К деревне Зимёнки на юго-западе от Москвы в прошлом году взамен электролинии на старых сосновых столбах подвели новую — на бетонных. Хорошо! — упрочилась подача электричества в деревеньку. Плохо, что старую линию не убрали, не увезли. В живописном местечке, приютившем пионерский лагерь, торчат так и сяк столбы и старые провода. В обнимку — бесхозяйственность и равнодушие…
И как-то неловко уже после всего этого говорить о некоторых тонкостях восприятия человеком пейзажа. О том, например, что всегда внимание людей останавливало и волновало одиноко стоящее дерево. Можно докопаться до причинности этого. Не в том сейчас дело.

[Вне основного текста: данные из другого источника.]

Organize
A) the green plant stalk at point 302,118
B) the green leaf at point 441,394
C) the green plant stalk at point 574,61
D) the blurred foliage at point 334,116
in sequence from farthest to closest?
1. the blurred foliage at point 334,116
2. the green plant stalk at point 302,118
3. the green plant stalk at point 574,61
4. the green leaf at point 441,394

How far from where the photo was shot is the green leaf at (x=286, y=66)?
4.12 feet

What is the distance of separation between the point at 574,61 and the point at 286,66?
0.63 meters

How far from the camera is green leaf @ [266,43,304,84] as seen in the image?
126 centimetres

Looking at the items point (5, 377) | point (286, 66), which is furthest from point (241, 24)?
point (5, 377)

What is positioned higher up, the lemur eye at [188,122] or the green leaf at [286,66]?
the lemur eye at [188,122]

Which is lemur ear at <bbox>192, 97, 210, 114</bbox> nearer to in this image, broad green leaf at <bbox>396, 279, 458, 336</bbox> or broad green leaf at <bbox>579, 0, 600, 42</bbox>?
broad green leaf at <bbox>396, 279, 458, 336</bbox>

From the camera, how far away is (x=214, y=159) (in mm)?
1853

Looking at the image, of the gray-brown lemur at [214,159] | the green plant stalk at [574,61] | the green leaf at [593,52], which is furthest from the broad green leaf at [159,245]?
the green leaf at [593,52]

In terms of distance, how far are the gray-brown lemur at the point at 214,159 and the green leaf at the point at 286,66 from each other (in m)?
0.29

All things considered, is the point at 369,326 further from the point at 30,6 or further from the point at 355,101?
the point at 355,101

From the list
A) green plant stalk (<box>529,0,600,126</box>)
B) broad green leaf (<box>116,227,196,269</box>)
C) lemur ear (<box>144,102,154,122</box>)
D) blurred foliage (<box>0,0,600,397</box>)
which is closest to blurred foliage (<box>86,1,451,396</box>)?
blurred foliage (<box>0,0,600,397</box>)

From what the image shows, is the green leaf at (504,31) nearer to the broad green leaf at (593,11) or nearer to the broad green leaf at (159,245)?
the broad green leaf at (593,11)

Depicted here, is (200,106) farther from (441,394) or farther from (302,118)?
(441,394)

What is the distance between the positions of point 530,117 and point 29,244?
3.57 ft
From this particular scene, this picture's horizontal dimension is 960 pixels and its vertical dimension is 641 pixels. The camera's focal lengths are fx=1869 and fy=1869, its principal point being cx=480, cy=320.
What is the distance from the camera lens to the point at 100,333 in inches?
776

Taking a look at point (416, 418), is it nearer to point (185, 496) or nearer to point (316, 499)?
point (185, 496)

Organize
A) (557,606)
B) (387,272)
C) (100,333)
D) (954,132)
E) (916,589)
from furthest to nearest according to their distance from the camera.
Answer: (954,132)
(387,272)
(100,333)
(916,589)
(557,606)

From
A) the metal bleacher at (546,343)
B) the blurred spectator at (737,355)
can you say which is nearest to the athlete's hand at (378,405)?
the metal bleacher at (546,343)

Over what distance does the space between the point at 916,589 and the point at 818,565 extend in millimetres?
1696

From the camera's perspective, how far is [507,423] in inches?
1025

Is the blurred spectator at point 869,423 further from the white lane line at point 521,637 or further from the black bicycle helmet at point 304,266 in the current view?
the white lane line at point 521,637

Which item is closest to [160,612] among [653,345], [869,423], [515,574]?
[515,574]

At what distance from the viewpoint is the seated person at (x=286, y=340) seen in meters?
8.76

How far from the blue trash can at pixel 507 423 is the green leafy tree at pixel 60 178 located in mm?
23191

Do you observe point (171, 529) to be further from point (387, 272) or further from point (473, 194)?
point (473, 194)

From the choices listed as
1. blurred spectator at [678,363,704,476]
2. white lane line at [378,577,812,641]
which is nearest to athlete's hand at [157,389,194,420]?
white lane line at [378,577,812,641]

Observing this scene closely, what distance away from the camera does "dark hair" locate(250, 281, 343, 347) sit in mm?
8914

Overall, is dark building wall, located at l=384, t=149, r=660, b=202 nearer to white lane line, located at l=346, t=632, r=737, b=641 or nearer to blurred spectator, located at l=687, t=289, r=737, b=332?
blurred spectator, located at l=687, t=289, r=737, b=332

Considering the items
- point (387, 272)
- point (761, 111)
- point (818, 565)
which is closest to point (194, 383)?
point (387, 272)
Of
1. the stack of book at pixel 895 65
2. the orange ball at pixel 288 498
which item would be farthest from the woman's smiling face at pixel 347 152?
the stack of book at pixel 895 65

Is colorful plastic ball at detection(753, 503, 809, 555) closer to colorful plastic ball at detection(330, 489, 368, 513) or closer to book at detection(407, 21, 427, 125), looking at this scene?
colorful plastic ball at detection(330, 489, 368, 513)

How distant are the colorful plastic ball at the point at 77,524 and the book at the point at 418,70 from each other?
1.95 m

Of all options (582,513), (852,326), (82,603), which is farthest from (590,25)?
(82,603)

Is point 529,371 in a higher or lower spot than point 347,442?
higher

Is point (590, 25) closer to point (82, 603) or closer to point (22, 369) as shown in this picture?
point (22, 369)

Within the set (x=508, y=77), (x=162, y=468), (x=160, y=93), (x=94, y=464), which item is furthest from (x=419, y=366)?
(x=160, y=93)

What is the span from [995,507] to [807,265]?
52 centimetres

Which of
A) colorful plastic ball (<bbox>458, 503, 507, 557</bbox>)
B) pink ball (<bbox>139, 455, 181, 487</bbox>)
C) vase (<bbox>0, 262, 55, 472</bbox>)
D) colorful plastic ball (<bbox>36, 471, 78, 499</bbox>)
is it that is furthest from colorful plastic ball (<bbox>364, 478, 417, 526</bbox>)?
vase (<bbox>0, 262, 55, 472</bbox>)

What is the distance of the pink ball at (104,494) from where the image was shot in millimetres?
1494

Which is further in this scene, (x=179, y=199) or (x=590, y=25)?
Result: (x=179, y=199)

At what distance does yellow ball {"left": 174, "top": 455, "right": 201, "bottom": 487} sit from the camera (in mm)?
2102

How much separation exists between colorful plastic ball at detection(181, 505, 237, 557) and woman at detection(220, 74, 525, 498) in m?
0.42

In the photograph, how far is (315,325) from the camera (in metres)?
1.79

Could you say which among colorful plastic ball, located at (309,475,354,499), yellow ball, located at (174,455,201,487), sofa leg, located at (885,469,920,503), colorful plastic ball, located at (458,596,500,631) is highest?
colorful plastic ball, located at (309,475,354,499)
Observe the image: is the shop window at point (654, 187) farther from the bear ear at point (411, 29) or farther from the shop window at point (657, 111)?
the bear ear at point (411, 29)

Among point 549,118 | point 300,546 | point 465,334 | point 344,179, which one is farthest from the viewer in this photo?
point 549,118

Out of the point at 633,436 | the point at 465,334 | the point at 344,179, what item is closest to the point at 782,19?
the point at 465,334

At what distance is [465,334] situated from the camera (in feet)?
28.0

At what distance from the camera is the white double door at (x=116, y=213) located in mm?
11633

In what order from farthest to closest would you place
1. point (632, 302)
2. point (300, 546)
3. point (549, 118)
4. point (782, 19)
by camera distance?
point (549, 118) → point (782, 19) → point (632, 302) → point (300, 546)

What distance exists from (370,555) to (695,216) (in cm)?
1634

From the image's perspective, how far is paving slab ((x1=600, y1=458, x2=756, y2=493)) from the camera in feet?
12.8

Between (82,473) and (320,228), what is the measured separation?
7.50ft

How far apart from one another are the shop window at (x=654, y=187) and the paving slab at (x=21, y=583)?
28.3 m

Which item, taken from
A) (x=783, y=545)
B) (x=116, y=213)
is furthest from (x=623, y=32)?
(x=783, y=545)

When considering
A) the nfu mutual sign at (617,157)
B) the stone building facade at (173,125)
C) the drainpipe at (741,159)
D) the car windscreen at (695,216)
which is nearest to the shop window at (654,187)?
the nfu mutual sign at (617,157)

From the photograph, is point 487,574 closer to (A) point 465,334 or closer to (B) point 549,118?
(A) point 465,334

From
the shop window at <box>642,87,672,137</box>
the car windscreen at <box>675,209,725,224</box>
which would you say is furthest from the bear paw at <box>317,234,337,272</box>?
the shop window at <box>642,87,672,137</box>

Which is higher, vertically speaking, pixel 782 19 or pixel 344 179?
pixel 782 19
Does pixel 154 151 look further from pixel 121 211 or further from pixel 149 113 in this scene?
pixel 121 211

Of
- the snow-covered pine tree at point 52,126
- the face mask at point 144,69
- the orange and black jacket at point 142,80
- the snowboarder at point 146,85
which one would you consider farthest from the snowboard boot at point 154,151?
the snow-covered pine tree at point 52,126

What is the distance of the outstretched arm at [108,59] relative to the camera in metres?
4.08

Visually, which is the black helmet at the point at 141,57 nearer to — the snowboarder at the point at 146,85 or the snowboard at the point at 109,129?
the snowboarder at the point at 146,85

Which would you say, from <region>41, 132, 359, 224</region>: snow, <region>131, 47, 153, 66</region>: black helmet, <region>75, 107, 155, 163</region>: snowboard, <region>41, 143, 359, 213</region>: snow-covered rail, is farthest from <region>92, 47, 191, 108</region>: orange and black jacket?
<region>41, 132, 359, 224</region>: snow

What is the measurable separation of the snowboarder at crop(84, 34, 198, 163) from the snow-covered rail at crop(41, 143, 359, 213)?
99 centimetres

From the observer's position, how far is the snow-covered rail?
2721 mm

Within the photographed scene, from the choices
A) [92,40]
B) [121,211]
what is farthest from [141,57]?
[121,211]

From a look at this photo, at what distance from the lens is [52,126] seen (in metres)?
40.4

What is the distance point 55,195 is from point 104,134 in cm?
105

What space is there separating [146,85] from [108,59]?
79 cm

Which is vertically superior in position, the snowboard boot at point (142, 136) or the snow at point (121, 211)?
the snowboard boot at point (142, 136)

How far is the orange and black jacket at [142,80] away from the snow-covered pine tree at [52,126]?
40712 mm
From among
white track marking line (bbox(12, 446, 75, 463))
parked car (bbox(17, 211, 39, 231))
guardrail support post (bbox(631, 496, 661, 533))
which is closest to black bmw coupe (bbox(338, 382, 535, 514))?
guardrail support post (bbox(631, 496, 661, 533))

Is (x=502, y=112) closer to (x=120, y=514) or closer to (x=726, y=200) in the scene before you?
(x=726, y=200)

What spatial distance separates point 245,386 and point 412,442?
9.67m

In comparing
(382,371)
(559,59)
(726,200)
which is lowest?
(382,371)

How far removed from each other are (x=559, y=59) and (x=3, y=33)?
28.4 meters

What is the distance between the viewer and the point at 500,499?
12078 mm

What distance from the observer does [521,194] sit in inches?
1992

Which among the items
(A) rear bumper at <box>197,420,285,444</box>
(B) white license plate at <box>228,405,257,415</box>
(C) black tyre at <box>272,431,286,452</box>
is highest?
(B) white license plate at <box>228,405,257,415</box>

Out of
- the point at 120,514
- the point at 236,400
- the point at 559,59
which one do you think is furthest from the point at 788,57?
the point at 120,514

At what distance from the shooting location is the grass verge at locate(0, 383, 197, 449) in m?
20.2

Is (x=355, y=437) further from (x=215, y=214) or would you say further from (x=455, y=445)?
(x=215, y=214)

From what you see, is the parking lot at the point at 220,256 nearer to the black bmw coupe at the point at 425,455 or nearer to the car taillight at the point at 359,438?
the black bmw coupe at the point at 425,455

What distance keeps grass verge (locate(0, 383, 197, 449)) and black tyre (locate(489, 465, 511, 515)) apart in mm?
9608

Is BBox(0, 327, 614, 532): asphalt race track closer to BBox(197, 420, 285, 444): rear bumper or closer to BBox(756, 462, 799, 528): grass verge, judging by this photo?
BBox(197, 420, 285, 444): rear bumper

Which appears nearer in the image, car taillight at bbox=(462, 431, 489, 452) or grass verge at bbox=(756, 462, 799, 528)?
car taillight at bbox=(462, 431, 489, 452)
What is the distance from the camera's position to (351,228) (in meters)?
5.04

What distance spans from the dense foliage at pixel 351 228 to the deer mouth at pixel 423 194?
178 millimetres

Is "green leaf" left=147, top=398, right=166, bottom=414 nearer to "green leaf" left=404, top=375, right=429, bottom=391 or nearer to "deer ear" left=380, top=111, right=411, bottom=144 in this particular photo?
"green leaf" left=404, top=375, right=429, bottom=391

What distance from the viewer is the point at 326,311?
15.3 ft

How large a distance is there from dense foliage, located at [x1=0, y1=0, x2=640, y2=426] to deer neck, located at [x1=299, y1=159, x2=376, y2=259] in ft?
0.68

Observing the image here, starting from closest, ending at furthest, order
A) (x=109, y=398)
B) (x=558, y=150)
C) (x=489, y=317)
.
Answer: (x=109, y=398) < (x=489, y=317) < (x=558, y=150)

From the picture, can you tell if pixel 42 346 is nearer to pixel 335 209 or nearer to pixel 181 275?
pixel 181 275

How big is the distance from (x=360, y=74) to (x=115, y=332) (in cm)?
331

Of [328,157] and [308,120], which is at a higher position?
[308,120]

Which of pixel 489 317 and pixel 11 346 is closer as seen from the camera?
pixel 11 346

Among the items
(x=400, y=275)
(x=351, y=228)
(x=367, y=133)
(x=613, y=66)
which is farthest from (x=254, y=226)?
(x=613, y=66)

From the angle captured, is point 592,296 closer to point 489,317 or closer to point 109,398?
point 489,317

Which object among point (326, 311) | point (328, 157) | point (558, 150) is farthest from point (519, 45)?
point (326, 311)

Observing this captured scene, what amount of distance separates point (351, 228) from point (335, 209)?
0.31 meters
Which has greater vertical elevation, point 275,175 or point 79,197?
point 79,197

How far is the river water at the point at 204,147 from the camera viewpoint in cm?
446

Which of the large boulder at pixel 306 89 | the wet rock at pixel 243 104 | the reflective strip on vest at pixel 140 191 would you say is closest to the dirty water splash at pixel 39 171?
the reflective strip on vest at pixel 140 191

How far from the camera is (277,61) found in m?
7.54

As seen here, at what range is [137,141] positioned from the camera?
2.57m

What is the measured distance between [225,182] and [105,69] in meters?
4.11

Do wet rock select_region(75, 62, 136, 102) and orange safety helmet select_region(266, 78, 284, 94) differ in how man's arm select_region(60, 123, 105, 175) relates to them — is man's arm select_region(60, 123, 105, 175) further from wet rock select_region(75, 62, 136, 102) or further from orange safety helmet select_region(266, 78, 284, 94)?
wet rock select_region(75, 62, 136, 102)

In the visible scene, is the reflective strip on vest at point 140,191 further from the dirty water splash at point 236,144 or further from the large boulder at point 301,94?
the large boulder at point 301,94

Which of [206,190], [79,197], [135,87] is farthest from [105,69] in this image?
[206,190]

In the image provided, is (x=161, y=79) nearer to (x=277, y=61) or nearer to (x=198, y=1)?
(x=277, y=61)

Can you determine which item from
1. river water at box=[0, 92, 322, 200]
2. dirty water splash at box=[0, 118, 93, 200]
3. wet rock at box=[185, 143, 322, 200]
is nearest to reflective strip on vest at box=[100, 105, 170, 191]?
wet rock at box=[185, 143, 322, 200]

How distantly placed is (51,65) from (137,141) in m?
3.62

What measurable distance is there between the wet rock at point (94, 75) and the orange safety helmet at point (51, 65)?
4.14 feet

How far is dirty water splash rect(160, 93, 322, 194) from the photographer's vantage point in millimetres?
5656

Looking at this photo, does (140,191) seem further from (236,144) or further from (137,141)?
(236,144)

Главное — что волнует, всегда волновало и заставляло беречь эти стоящие над ручьем в поле, на взгорке или где-нибудь особняком на опушке березу, дуб, вербу, дикую грушу. И это у всех народов. Во Вьетнаме, когда проезжаешь по рисовым полям, видишь одиноко растущие дерева. «Дерево дао… — помню, сказал переводчик. — Под ними отдыхают во время работ, о них сложены стихи и песни. Их берегут, как священные». Вспоминаю сейчас вьетнамский пейзаж и не могу представить его без этих одиноких деревьев.